TEXT SECTION >>
----------------
Munising is being squeezed by the pandemic
“I’M TRYING TO stay optimistic but it’s getting harder every day.”
The words of Tom Dolaskie, the co-owner of the Roam Inn, Tracey’s, Eh Burger, and a few other businesses in Munising. He and his partner have spent a lot of money, time and energy helping to build up the Munising business community in the last few years, but now this: a shutdown of the businesses just as we’re getting ready for the tourist season.
Munising lives or dies with the tourist business in the summer, even more so than in Marquette.
Will Tracey’s be able to open at only 25% capacity, if that’s what the state mandates? Dolaskie says no, they’d lose money. How about 50% capacity? Maybe.
How about the Roam Inn? Once the state mandates are eased, can it make it? Maybe. It all depends on whether visitors will want to vacation in the Upper Peninsula this summer. Or for that matter, whether they’ll have enough money to take a vacation.
Dolaskie says he’s confident their businesses will make it because they’re reasonably well-funded, but he worries about others in Munising. Could 25% of them go under before this pandemic dies down?
“I think that’s a fair estimate,” Dolaskie says with a sigh. “And maybe that number is conservative.”
Will the kayakers and campers come back?
A MORE OPTIMISTIC outlook from Bill Duckwall, the owner of Uncle Ducky’s, which operates kayaking tours, campgrounds and a restaurant in Alger County.
“We’re feeling pretty confident because most of our business is outdoors–in the kayaks and the campgrounds–where there’s good spacing between people,” he says. “We think they’ll feel safe.”
Prior to the pandemic, reservations had been up for the summer. Now, prospects are more uncertain. It all depends on the infection numbers in the next couple of months and the orders from Governor Whitmer. The hope is, she’ll recognize that the infection rate is relatively low in the U.P., and she’ll loosen the restrictions up here.
(On the other hand, some in the U.P. worry about an influx of visitors from downstate and other cities where the infection rate is higher.)
In any case, Duckwall is maintaining his optimism. “We don’t really get started here until the last week in June, so there’s still plenty of time.”
No time to rest for the bankers
WHILE THE UNEMPLOYMENT numbers soar and many of us are stuck at home twiddling our thumbs, that’s not the case with most in the banking industry.
“We’re busier than ever with the COVID relief programs, deferrals of loans, and other business just serving our customers,” says Ashley Cody, the market vice president in Marquette for Incredible Bank.
Payroll Protection Program loans have been a huge chunk of the business. Incredible Bank did $162 million in PPP loans in nine days until the federal money gave out. A second phase of PPP is now underway.
Mortgage business has been active as well, Cody says, because interest rates are so low, and springtime is generally the start of the buying and selling season–even in a year as unusual as this.
And deferrals? Are borrowers who are under financial stress asking for relief? Cody says yes, and the bank is talking to their customers on a case-by-case basis. Thirty, 60, and 90 day deferrals are being discussed.
It’s a busy time for bankers, a nervous time for borrowers.
Marquette doesn’t rate all that high
MARQUETTE IS THE 70th safest town in the state of Michigan.
That’s according to Safewise which compiles these figures for all fifty states. The survey considers both violent and property crimes.
Seventieth doesn’t sound all that impressive, especially for most of us who consider this to be a safe town, but it does place us in the top 35%. More than 200 cities and townships were included.
Number one on the list is Oakland Township downstate with a violent crime rate of .4 per 1000 residents. Property crime rate is 1.2.
Number two on the list is our neighbor to the southwest, Iron Mountain. Violent crime there is .4, property crime is 1.2.
Chocolay Township is #25 with rates of 1.2 and 3.5
Marquette at #70 has rates of 1.1 and 9.9.
Ishpeming comes in at #101 with rates of 2.9 and 11.6.
At the bottom of the list is Muskegon Heights with rates of 22.4 and 58.8.
----------------
DATASET EXTRACT >>
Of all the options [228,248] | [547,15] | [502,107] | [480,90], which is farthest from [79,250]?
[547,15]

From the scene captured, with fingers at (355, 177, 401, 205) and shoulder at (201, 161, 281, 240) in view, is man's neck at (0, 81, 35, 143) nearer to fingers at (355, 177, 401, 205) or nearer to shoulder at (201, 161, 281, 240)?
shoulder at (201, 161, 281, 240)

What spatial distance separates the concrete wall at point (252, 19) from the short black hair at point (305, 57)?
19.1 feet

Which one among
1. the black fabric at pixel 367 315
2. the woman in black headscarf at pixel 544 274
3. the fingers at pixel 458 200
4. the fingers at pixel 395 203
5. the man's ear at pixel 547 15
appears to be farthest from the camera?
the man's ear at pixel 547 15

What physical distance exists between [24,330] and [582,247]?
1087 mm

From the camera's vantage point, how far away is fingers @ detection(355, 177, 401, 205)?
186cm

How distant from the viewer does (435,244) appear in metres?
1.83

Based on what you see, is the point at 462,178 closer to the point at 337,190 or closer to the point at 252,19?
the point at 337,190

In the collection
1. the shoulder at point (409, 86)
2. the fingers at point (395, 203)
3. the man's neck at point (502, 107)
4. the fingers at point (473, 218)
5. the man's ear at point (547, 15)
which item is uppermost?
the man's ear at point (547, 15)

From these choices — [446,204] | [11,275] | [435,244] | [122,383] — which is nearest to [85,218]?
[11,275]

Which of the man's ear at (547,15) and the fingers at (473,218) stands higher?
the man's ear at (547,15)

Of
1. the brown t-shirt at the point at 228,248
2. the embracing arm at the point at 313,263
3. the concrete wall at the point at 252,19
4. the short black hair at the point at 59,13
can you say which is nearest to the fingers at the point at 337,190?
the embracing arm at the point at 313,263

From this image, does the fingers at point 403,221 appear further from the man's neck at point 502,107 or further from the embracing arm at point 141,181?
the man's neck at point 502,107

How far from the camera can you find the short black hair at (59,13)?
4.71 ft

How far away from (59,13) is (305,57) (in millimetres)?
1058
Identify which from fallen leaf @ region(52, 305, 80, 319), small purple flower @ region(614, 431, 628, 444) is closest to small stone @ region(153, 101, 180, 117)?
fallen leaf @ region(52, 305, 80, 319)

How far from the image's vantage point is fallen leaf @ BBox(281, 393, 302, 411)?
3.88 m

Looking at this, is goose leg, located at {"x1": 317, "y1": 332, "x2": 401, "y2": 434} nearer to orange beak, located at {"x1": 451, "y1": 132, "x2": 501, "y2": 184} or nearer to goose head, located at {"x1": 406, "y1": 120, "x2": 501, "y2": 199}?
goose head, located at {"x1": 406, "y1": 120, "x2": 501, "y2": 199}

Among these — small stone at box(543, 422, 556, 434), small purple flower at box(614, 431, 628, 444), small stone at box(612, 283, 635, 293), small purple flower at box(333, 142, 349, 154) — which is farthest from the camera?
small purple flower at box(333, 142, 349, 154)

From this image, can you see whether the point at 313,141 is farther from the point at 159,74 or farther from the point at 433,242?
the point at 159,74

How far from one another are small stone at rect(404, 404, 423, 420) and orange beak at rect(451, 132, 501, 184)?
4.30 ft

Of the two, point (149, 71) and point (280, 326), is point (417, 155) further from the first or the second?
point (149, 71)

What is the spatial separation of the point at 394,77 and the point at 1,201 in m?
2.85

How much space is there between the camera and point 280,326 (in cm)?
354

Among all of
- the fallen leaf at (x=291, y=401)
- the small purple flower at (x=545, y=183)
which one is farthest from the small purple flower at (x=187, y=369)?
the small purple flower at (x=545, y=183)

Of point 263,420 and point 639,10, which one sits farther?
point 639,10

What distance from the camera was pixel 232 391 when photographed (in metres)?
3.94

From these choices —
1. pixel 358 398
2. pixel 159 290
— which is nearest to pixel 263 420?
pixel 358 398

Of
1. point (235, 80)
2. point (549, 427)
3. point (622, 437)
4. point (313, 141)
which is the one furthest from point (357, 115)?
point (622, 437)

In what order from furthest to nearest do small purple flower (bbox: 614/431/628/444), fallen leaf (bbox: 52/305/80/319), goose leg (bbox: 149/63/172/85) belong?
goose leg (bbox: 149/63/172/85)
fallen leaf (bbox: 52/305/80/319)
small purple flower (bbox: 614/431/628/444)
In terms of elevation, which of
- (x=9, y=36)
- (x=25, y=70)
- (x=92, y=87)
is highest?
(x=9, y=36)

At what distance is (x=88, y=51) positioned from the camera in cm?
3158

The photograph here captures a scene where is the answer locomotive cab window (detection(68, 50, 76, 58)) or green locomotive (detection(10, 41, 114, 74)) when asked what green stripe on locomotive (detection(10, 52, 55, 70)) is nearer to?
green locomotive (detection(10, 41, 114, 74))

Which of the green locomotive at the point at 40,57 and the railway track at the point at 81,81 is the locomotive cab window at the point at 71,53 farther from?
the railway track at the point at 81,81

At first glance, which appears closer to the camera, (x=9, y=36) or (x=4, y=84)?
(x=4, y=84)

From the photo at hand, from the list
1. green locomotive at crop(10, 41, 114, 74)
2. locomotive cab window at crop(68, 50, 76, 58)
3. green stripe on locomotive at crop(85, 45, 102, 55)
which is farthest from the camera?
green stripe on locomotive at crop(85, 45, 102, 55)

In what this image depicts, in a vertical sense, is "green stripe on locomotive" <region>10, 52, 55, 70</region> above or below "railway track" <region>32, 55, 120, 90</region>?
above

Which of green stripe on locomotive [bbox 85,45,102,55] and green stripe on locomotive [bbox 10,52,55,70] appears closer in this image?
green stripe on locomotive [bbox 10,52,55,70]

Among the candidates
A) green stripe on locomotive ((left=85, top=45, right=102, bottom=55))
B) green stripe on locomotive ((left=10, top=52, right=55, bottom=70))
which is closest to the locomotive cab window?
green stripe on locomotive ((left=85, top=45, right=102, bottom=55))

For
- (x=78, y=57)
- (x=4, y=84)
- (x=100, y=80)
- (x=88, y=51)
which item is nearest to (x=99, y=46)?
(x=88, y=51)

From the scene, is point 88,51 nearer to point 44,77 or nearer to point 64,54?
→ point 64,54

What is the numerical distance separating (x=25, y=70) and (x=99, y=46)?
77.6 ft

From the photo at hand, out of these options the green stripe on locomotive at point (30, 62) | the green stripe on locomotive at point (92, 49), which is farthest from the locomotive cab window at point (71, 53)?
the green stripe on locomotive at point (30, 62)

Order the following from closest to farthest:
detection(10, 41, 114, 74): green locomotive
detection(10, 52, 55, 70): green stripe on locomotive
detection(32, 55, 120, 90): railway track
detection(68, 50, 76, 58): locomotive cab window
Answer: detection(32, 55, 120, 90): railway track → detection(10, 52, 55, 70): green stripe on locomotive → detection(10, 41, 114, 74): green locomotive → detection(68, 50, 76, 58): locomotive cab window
----------------
ACTION ITEM >>
Write out the text about Munising and Marquette word for word, from "Mortgage business has" to "time for borrowers.".

TASK OUTPUT >>
Mortgage business has been active as well, Cody says, because interest rates are so low, and springtime is generally the start of the buying and selling season–even in a year as unusual as this.
And deferrals? Are borrowers who are under financial stress asking for relief? Cody says yes, and the bank is talking to their customers on a case-by-case basis. Thirty, 60, and 90 day deferrals are being discussed.
It’s a busy time for bankers, a nervous time for borrowers.